Tuesday, August 7, 2007

More on Freezing Jihad

Reading other people's blogs and looking at incoming links, I see that currently I get a lot of kudos for my Freezing Jihad predictions. I don't think they are that close, but the gist of it, that the second expansion is a new continent for levels 70 to 80 certainly describes the actual Wrath of the Lich King well, even if there are no pink orcs. The problem is that this wasn't a prediction, it was a parody. What I really wanted was something completely different. What I got was something resembling my parody far more than it resembles my dream expansion.

But let's not forget that the bar was set very high, maybe it was impossible to make the kind of expansion that would have satisfied everyone. I hear a lot of people being disappointed and saying they won't buy the Wrath of the Lich King. Not me, I'll buy it. Because I'm convinced that the quality of the content in WotLK will be excellent, as usual, at least until you hit the next level cap. I enjoyed leveling to 70 in the Burning Crusade too, there is no reason to assume that this won't be the same in the next expansion. The only problem is one of "too little, too late". As I already stated, I plan to buy it, but I also foresee being through with it after 3 months or so.
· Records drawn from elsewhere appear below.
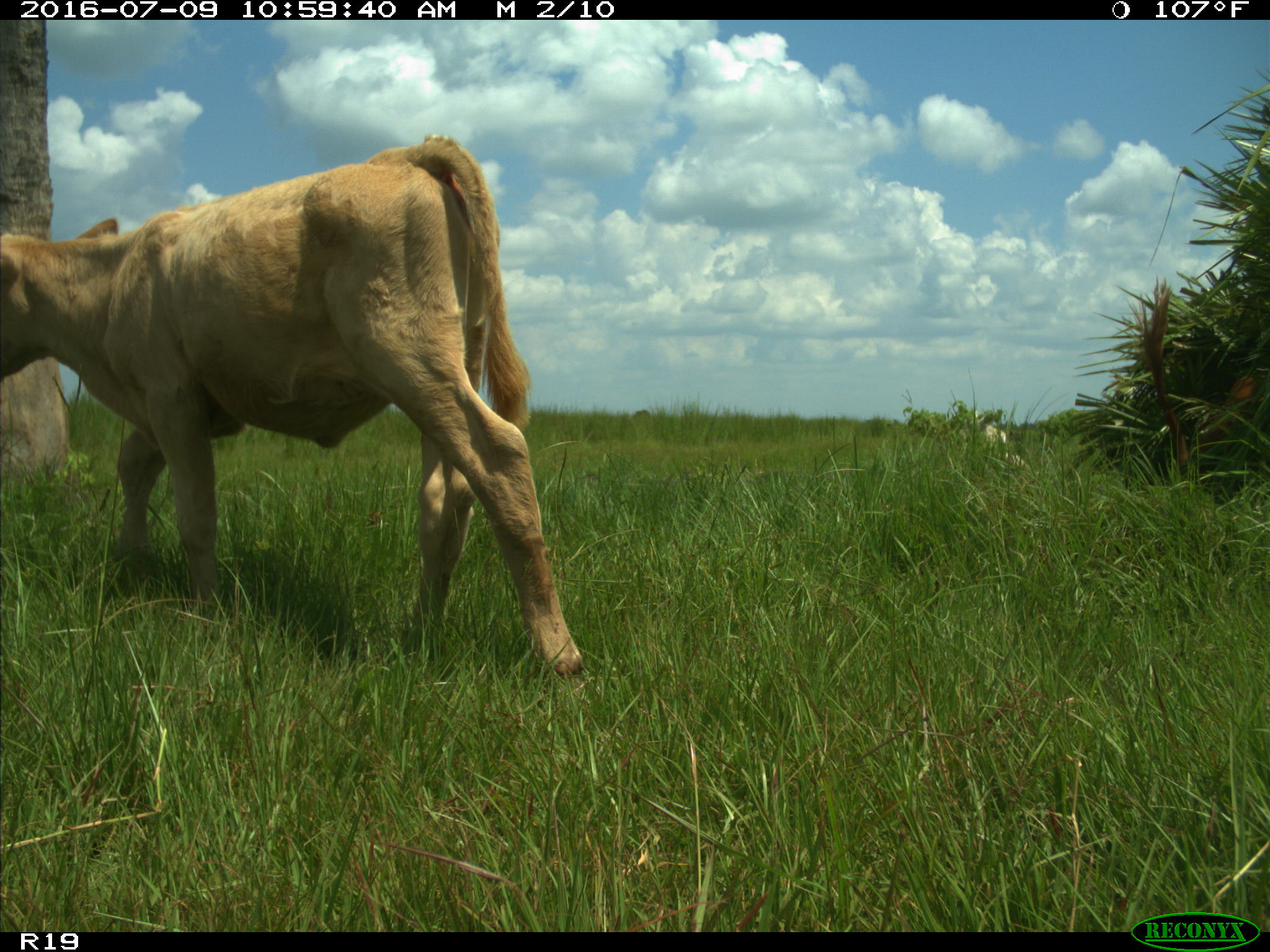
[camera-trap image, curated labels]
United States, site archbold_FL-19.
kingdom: Animalia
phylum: Chordata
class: Mammalia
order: Artiodactyla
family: Bovidae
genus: Bos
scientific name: Bos taurus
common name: domestic cow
Bos taurus (domestic cow).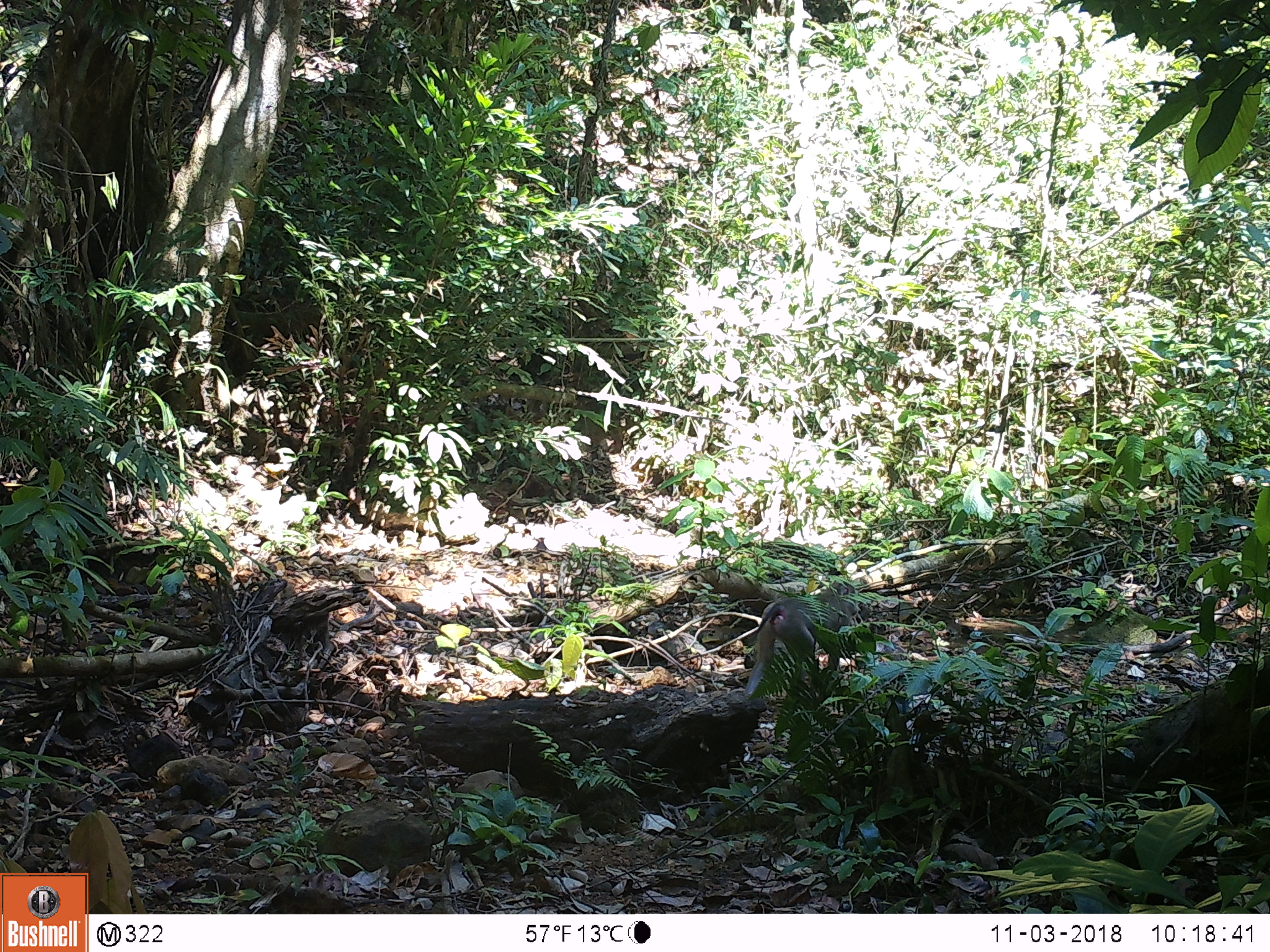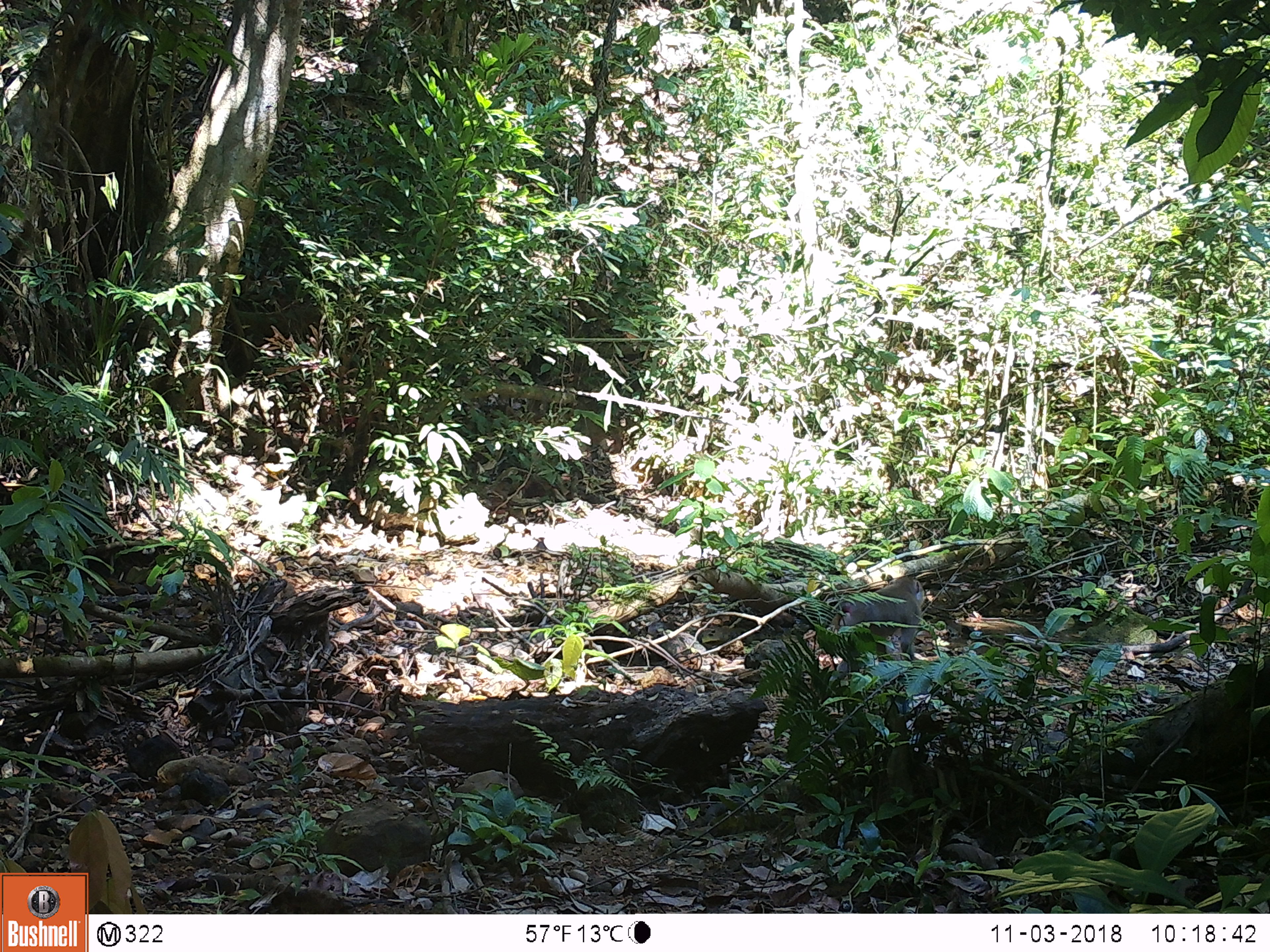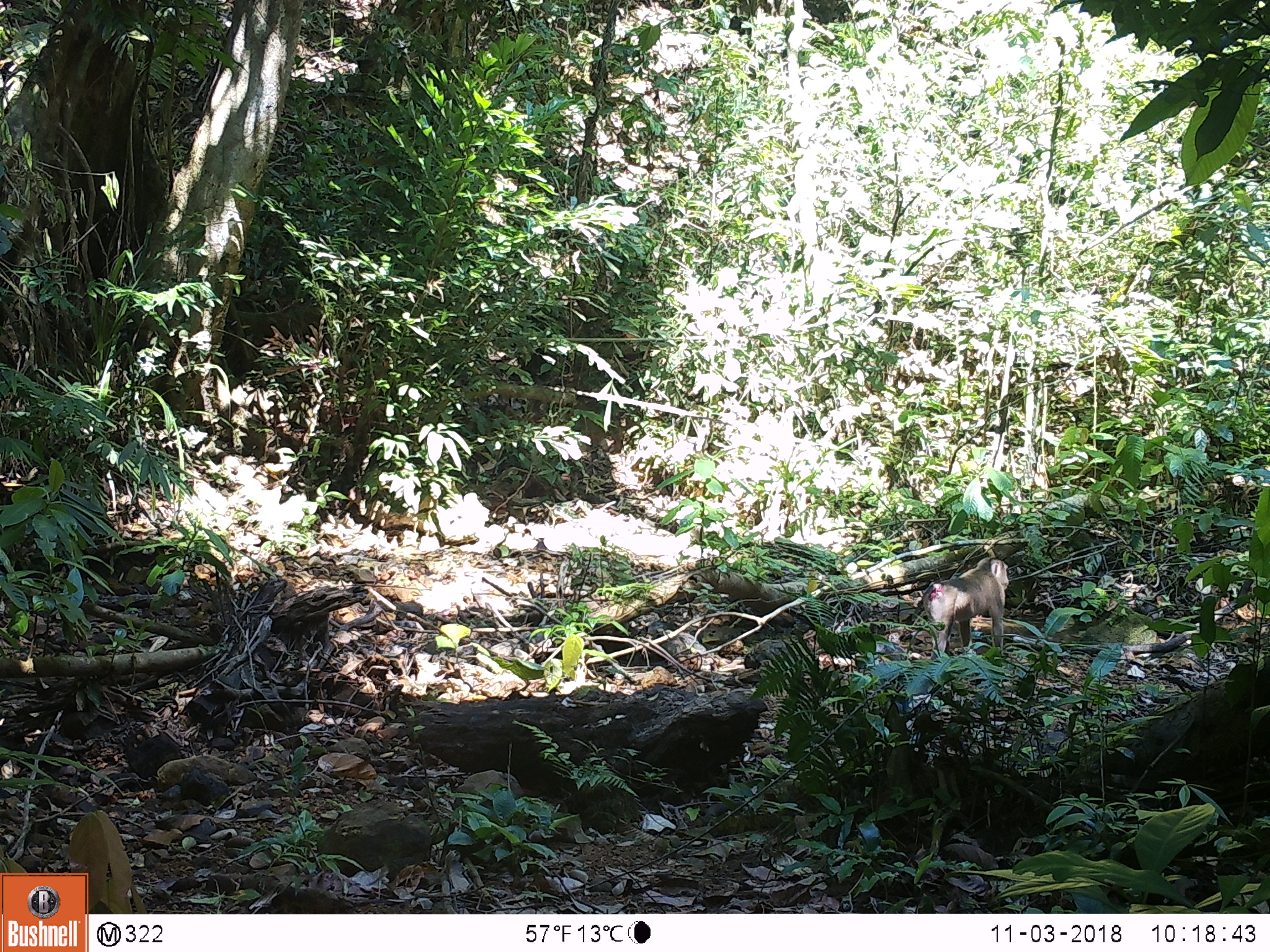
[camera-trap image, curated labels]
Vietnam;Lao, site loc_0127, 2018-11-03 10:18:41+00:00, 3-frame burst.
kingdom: Animalia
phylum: Chordata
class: Mammalia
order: Primates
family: Cercopithecidae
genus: Macaca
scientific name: Macaca nemestrina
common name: pig-tailed macaque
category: pig tailed macaque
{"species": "pig tailed macaque (pig-tailed macaque) (Macaca nemestrina)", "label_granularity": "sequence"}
The official release date for Wrath of the Lich King is "when it's ready". The unofficial release date is May 29 2008, 16 months after TBC and three-and-a-half years after the initial release. EQ2, which released in the same month as WoW already has three expansions out, with a fourth announced for November 2007. By the time WoW gets out it's second expansion, EQ2 will be close to it's fifth. Blizzard will argue that the quality of their expansions is such that it takes so long to get them out. But I'm argueing that you can't concentrate on quality and totally forget about quantity. The quantity of content in TBC simply wasn't enough for 16 months, and the announcement for WotLK don't sound as if that expansion will be sufficient to keep us occupied until the third expansion comes out end of 2009. For all it's faults, the greater experience of SOE in maintaining their games with expansions really is showing here. Blizzard says that you can't simply hire a bunch of people to create more content, because of management and quality control issues. But I say that then maybe they'll need to streamline their management and quality control systems. If other companies can create enough content for 12 months of the year, I don't see why Blizzard can't do it.

Wrath of the Lich King will be a huge success, and millions of people will buy it. But what kind of a business model is based on resubscriptions, instead of customer retention? If you keep your customers busy only for a part of the year, and let them wander off in the rest of the time, sooner or later the customer is going to find the next big thing and won't be coming back. If this continues we are heading for MMORPG calendar in which clever companies release their games always half a year after the WoW expansions. I haven't got a clue how close Warhammer Online is to completion, but they might want to do their release in Q4 2008 and get double bonus for christmas season and the annual WoW expansion slump.